Please format every line of the data below as a numbered list, leaving out blank lines and the pictures.
--- begin ---
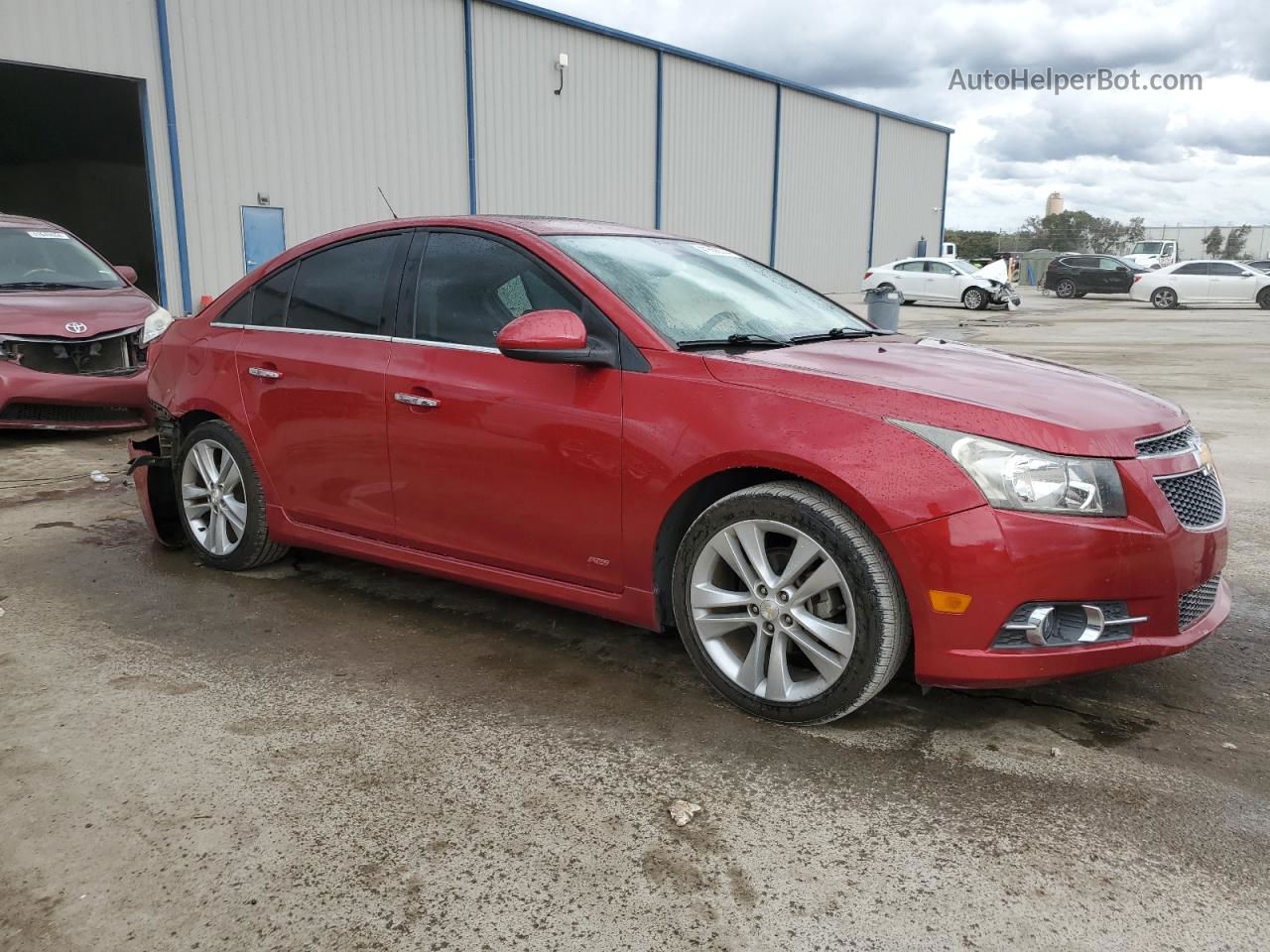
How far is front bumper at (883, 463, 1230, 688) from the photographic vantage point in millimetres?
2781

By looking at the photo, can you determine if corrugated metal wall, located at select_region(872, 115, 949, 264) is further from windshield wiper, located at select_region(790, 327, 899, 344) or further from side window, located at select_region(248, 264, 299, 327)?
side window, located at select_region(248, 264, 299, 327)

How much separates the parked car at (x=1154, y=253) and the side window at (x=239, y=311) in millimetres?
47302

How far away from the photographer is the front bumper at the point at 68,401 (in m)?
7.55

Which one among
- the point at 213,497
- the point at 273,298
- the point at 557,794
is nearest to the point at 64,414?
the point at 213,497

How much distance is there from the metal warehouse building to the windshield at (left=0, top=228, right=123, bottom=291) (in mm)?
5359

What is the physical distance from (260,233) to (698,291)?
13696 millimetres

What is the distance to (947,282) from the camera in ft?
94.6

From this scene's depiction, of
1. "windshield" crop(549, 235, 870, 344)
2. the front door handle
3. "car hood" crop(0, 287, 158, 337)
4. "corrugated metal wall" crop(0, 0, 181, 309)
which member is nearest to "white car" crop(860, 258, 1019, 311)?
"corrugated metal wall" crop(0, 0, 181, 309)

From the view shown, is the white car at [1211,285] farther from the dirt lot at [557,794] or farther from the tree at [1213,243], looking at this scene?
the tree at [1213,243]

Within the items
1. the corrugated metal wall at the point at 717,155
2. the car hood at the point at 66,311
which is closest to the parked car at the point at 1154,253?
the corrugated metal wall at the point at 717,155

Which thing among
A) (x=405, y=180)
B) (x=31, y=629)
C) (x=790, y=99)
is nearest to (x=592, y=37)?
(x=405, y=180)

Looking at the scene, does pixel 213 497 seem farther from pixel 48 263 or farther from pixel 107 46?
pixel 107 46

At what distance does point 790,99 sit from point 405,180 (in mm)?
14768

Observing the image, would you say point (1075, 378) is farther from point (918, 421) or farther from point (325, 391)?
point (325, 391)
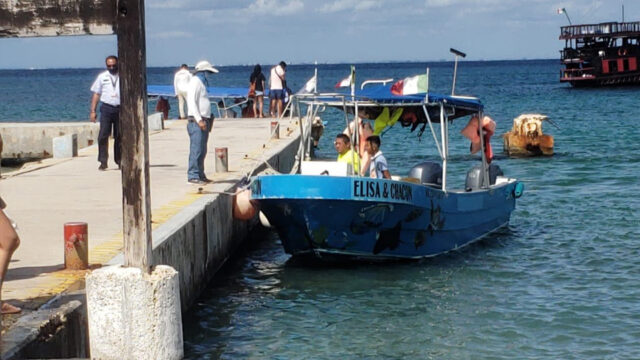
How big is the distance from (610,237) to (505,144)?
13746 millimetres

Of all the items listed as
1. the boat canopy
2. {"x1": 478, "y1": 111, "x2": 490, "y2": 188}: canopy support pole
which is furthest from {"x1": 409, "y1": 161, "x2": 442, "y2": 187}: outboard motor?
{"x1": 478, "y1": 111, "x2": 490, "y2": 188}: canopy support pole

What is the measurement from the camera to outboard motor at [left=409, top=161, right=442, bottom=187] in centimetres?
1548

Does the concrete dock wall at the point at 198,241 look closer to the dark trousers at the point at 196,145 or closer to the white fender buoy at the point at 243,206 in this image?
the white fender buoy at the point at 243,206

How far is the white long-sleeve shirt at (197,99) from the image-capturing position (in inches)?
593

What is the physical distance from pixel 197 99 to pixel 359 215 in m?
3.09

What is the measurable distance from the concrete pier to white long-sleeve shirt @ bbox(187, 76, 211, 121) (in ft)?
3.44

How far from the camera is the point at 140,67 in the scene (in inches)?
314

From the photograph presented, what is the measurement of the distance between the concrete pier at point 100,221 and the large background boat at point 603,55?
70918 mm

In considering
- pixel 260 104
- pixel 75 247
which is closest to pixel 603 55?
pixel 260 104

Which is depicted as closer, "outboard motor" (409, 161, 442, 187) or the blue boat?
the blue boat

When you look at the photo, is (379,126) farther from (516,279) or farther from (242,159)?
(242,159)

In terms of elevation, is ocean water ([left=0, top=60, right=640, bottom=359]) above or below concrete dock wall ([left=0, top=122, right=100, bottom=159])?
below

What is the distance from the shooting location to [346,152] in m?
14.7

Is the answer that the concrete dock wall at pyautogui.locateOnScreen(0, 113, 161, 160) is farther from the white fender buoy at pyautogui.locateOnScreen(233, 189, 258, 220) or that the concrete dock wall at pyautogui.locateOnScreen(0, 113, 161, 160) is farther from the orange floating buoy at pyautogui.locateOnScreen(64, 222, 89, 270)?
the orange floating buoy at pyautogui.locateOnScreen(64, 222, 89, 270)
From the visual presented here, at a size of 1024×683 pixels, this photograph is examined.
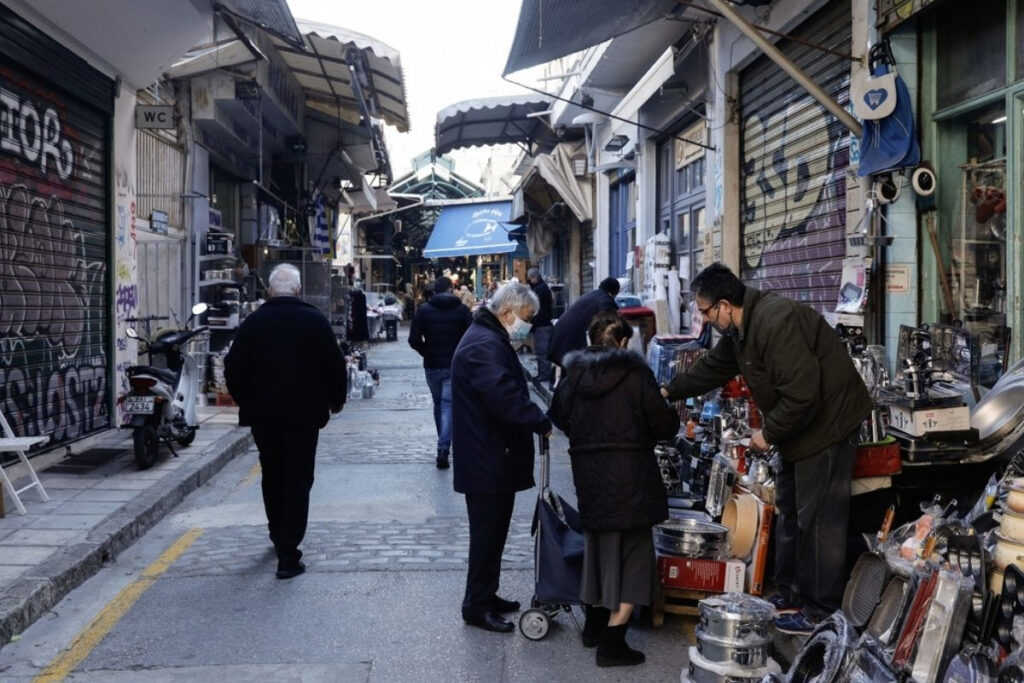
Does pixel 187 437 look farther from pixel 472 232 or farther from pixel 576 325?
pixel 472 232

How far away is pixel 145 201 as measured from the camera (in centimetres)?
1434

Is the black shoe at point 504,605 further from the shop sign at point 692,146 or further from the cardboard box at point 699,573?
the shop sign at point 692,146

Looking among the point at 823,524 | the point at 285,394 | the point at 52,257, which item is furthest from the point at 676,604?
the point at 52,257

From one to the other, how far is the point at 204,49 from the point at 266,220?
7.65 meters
--- end ---
SOLUTION TO THIS PROBLEM:
1. How far is front bumper at (883, 463, 1230, 688) from the photographic vantage point in millimetres?
2. 2781
3. By looking at the photo, can you determine if corrugated metal wall, located at select_region(872, 115, 949, 264) is further from windshield wiper, located at select_region(790, 327, 899, 344) or further from side window, located at select_region(248, 264, 299, 327)?
4. side window, located at select_region(248, 264, 299, 327)
5. How much separates the parked car at (x=1154, y=253) and the side window at (x=239, y=311) in millimetres?
6. 47302
7. How far away from the photographer is the front bumper at the point at 68,401 (in m)?
8. 7.55
9. Which one among
10. - the point at 213,497
11. - the point at 273,298
12. - the point at 557,794
13. is nearest to the point at 64,414?
14. the point at 213,497
15. How much distance is there from the metal warehouse building to the windshield at (left=0, top=228, right=123, bottom=291) (in mm)?
16. 5359
17. What is the physical distance from (260,233) to (698,291)?
18. 13696 millimetres
19. What is the distance to (947,282) from the camera in ft?
20. 94.6
21. From this scene's depiction, of
22. 1. "windshield" crop(549, 235, 870, 344)
23. 2. the front door handle
24. 3. "car hood" crop(0, 287, 158, 337)
25. 4. "corrugated metal wall" crop(0, 0, 181, 309)
26. which member is nearest to "white car" crop(860, 258, 1019, 311)?
27. "corrugated metal wall" crop(0, 0, 181, 309)
28. From the view shown, is the white car at [1211,285] farther from the dirt lot at [557,794] or farther from the tree at [1213,243], looking at this scene?
29. the tree at [1213,243]
30. Within the items
31. 1. the corrugated metal wall at the point at 717,155
32. 2. the car hood at the point at 66,311
33. which is closest to the parked car at the point at 1154,253?
34. the corrugated metal wall at the point at 717,155
35. Which thing among
36. A) (x=405, y=180)
37. B) (x=31, y=629)
38. C) (x=790, y=99)
39. is nearest to (x=592, y=37)?
40. (x=405, y=180)
41. Looking at the scene, does pixel 213 497 seem farther from pixel 48 263 or farther from pixel 107 46?
42. pixel 107 46
43. At what distance does point 790,99 sit from point 405,180 (in mm)?
44. 14768
45. Observing the image, would you say point (1075, 378) is farther from point (918, 421) or farther from point (325, 391)?
46. point (325, 391)
47. How big is the distance from (610,237) to (505,144)?
48. 13746 millimetres
49. Of all the items listed as
50. 1. the boat canopy
51. 2. {"x1": 478, "y1": 111, "x2": 490, "y2": 188}: canopy support pole
52. which is furthest from {"x1": 409, "y1": 161, "x2": 442, "y2": 187}: outboard motor?
53. {"x1": 478, "y1": 111, "x2": 490, "y2": 188}: canopy support pole
54. What is the measurement from the camera to outboard motor at [left=409, top=161, right=442, bottom=187] in centimetres?
55. 1548
56. Does the concrete dock wall at the point at 198,241 look closer to the dark trousers at the point at 196,145 or closer to the white fender buoy at the point at 243,206 in this image?
57. the white fender buoy at the point at 243,206
58. How far is the white long-sleeve shirt at (197,99) from the image-capturing position (in inches)?
59. 593
60. What is the physical distance from pixel 197 99 to pixel 359 215 in m?
61. 3.09
62. What is the measurable distance from the concrete pier to white long-sleeve shirt @ bbox(187, 76, 211, 121) (in ft)?
63. 3.44
64. How far from the camera is the point at 140,67 in the scene (in inches)?
65. 314
66. From the photograph presented, what is the measurement of the distance between the concrete pier at point 100,221 and the large background boat at point 603,55?
67. 70918 mm
68. In considering
69. - pixel 260 104
70. - pixel 75 247
71. which is closest to pixel 603 55?
72. pixel 260 104
73. Which is depicted as closer, "outboard motor" (409, 161, 442, 187) or the blue boat?
74. the blue boat
75. When you look at the photo, is (379,126) farther from (516,279) or farther from (242,159)?
76. (242,159)
77. In terms of elevation, is ocean water ([left=0, top=60, right=640, bottom=359]) above or below concrete dock wall ([left=0, top=122, right=100, bottom=159])?
78. below
79. What is the distance from the shooting location to [346,152] in m?
80. 14.7
81. Is the answer that the concrete dock wall at pyautogui.locateOnScreen(0, 113, 161, 160) is farther from the white fender buoy at pyautogui.locateOnScreen(233, 189, 258, 220) or that the concrete dock wall at pyautogui.locateOnScreen(0, 113, 161, 160) is farther from the orange floating buoy at pyautogui.locateOnScreen(64, 222, 89, 270)?
82. the orange floating buoy at pyautogui.locateOnScreen(64, 222, 89, 270)
83. From the visual presented here, at a size of 1024×683 pixels, this photograph is examined.
84. Does pixel 187 437 look farther from pixel 472 232 or farther from pixel 576 325?
85. pixel 472 232
86. How far away is pixel 145 201 as measured from the camera (in centimetres)?
87. 1434
88. Is the black shoe at point 504,605 further from the shop sign at point 692,146 or further from the cardboard box at point 699,573?
89. the shop sign at point 692,146
90. Looking among the point at 823,524 | the point at 285,394 | the point at 52,257, which item is furthest from the point at 676,604?
91. the point at 52,257
92. From one to the other, how far is the point at 204,49 from the point at 266,220?
93. 7.65 meters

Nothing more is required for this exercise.